The promoter regions, 500 bp upstream fragments of target genes ackA, ntdA, ptsH, budA, acsA, xylA and sucC, were amplified by PCR (Supplementary Figure S1) and mutations of the seven target genes were confirmed by DNA sequencing (Supplementary Figure S2). Surprisingly, there were eight mutants with the same genotype among the 10 transformants (success rate = 80%).

The mutation maps of each gene (top of Supplementary Figure S2) show that all point mutations occurred around the target fragments, and the closer the mutations to the centre, the denser they are, and most are distributed along the direction from PAM to target fragment. The number of mutations was significantly positively correlated with the identity of UgRNAs shown in Table 1 (except for xylA). Most of the mutations are transitions, with almost no deletions. Thus, a UgRNA:Cas9 system with more than 50% identity can edit multiple genes at the same time. In fact, the genomes of the mutants were determined by next-generation sequencing (NGS) and the results indicate that most of the mutation sites occurred around the seven target fragments, but some mutation sites occurred at other sites. The occurrence of off-target sites editing appeared to correlate with the similarities of UgRNAs. These relationships will be investigated in future work.
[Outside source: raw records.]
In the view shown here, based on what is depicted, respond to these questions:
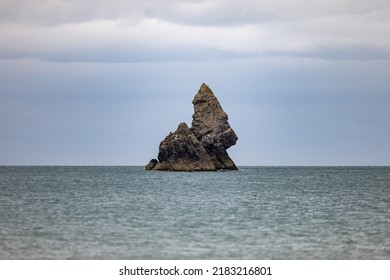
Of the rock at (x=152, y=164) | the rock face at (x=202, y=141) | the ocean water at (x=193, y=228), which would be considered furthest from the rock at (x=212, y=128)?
the ocean water at (x=193, y=228)

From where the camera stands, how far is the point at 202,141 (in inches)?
5640

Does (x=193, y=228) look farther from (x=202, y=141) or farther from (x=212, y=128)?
A: (x=212, y=128)

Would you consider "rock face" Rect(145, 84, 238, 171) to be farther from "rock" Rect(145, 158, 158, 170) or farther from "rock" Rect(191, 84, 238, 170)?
"rock" Rect(145, 158, 158, 170)

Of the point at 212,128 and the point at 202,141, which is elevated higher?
the point at 212,128

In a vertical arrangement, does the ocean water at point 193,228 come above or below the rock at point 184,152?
below

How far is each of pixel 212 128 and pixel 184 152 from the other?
9087mm

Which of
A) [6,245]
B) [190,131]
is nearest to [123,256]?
[6,245]

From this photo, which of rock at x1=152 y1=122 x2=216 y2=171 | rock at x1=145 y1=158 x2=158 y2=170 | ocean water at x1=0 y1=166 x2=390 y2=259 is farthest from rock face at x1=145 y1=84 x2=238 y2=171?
ocean water at x1=0 y1=166 x2=390 y2=259

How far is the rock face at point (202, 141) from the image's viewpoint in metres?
139

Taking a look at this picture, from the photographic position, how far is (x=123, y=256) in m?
30.7

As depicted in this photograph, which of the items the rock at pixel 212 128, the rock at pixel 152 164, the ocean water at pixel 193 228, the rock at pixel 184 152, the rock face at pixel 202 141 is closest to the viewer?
the ocean water at pixel 193 228

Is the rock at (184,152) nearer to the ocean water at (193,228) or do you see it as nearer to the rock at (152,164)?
the rock at (152,164)

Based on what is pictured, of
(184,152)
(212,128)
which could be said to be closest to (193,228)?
(184,152)
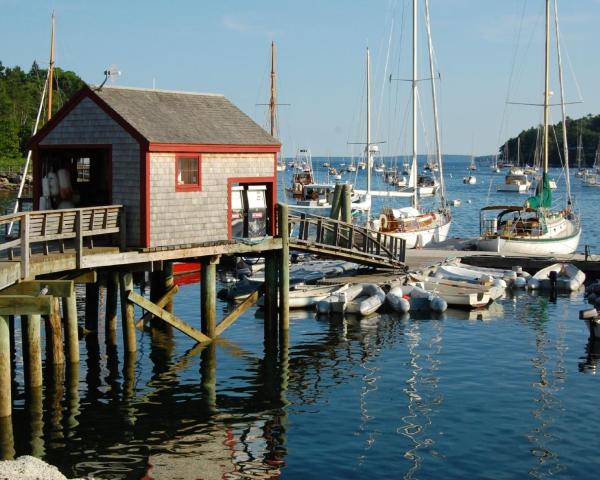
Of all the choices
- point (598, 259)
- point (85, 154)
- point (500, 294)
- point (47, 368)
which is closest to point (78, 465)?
point (47, 368)

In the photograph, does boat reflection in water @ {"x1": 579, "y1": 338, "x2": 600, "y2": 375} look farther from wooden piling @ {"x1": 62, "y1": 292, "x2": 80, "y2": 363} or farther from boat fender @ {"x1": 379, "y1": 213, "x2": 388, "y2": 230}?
boat fender @ {"x1": 379, "y1": 213, "x2": 388, "y2": 230}

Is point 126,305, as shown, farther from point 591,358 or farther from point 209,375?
point 591,358

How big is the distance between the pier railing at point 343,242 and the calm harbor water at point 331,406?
270 centimetres

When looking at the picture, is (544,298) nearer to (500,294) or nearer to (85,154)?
(500,294)

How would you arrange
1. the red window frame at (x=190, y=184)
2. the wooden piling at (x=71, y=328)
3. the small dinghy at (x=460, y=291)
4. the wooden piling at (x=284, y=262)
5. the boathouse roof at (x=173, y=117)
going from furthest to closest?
the small dinghy at (x=460, y=291), the wooden piling at (x=284, y=262), the red window frame at (x=190, y=184), the boathouse roof at (x=173, y=117), the wooden piling at (x=71, y=328)

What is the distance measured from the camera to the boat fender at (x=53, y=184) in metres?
27.4

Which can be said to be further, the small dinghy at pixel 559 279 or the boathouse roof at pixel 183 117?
the small dinghy at pixel 559 279

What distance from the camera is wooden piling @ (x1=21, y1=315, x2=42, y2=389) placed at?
2248 centimetres

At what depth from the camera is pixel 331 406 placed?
23891 millimetres

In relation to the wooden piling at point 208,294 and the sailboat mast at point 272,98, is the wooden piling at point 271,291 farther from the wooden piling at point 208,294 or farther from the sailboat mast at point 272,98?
the sailboat mast at point 272,98

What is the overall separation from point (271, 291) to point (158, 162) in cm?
646

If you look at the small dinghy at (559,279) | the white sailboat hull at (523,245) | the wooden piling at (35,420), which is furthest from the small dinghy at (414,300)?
the wooden piling at (35,420)

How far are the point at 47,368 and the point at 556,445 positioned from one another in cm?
1282

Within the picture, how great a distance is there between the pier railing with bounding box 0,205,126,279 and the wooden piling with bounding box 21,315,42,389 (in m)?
1.17
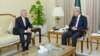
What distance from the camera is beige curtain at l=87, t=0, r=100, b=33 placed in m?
6.10

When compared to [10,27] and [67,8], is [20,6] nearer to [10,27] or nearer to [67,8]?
[10,27]

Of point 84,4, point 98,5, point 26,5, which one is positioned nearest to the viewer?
point 98,5

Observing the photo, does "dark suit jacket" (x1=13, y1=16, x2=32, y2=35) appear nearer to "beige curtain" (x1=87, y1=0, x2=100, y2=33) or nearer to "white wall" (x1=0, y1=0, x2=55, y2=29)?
"white wall" (x1=0, y1=0, x2=55, y2=29)

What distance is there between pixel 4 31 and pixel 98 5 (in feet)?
10.3

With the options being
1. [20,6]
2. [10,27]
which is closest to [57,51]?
[10,27]

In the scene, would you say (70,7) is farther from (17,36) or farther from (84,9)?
(17,36)

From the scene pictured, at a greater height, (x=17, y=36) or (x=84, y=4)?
(x=84, y=4)

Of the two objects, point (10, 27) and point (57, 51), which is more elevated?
point (10, 27)

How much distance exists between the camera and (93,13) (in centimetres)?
618

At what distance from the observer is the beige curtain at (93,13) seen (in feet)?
20.0

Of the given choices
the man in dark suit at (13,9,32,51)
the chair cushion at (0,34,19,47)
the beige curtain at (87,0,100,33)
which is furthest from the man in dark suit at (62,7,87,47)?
the chair cushion at (0,34,19,47)

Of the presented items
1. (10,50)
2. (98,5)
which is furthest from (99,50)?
(10,50)

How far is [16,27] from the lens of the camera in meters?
5.22

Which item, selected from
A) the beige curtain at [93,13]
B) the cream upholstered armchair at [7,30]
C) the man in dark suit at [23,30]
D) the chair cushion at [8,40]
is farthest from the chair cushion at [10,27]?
the beige curtain at [93,13]
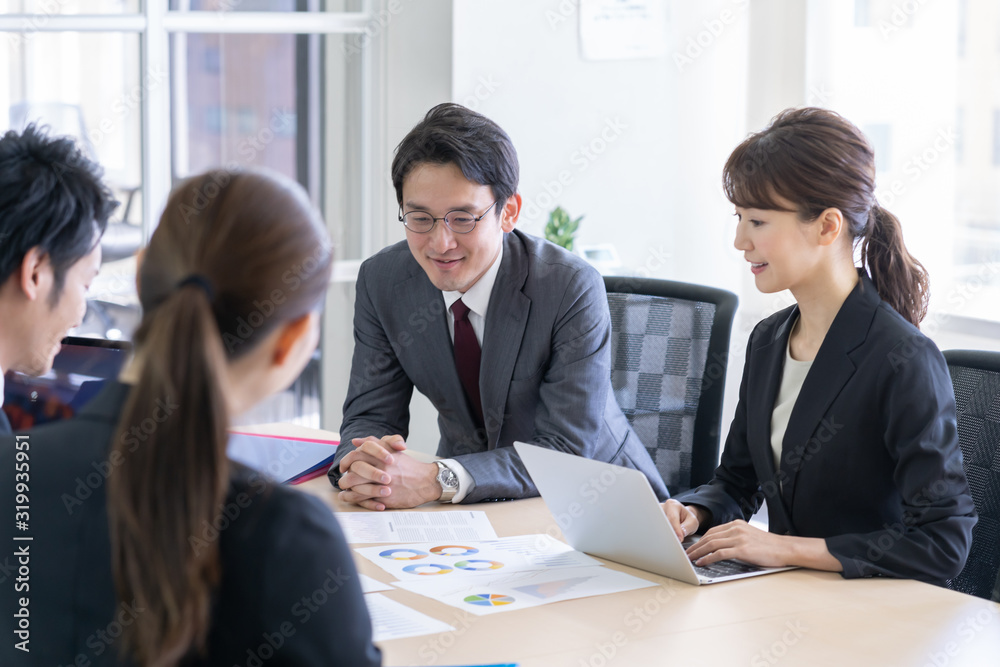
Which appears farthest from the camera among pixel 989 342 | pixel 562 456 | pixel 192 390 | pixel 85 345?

According to editing characteristics, the DNA strand around the target may be twisted and rolled, especially the DNA strand in the binding direction of UgRNAs, and the higher the similarity between UgRNA and target fragment, the larger the curl range. Because the UgRNAs were partially complementary to the target fragments, Cas9 endonuclease seems to wobble within this region and recognise multiple PAM sites for cleaving, which can be verified by the locations and the corresponding PAMs of mutation points shown in Table 2. The results indicate that all mutations occurred in the promoters, which include 1–2 bp mutations at target fragments according to the preset PAM, especially the edited sites of ptsH, acsA and sucC which coincided exactly with cre sites. There were many off-target mutation points with an efficient PAM nearby, such as the transversion T > A(A > T) near the -10 domain of ackA, with a CAG after10 nt; the transversions T > A and A > T of budA, also with TGG and AGG after two and five nucleotides respectively; the point mutation T > G(A > C) of ntdA with a CAG after 2 nt; and the mutation C > T before cre of xylA with an efficient PAM ‘TAG’. All data are marked with a grey shadow in Table 2. However, there were a few distinct off-target mutations in sucC, and only one base exactly edited at the target fragment, possibly because the lower the similarity of UgRNAs, the fewer the number of DNA fragments involved. This phenomenon further proves that UgRNA:Cas9 may cause swing editing of Cas9, and the swing range is affected by UgRNA identity.

The DNA sequencing analysis described above showed that multiple cre sites of B. pumilus LG3145 were edited successfully. Additionally, various phenotypes of LG3145 were markedly altered, including resistance to sugar, capsules outside cells, and white flocculent protein floating on the medium upper layer. We subsequently analysed changes in carbon catabolism, and explored the relationships between mutations and phenotypes.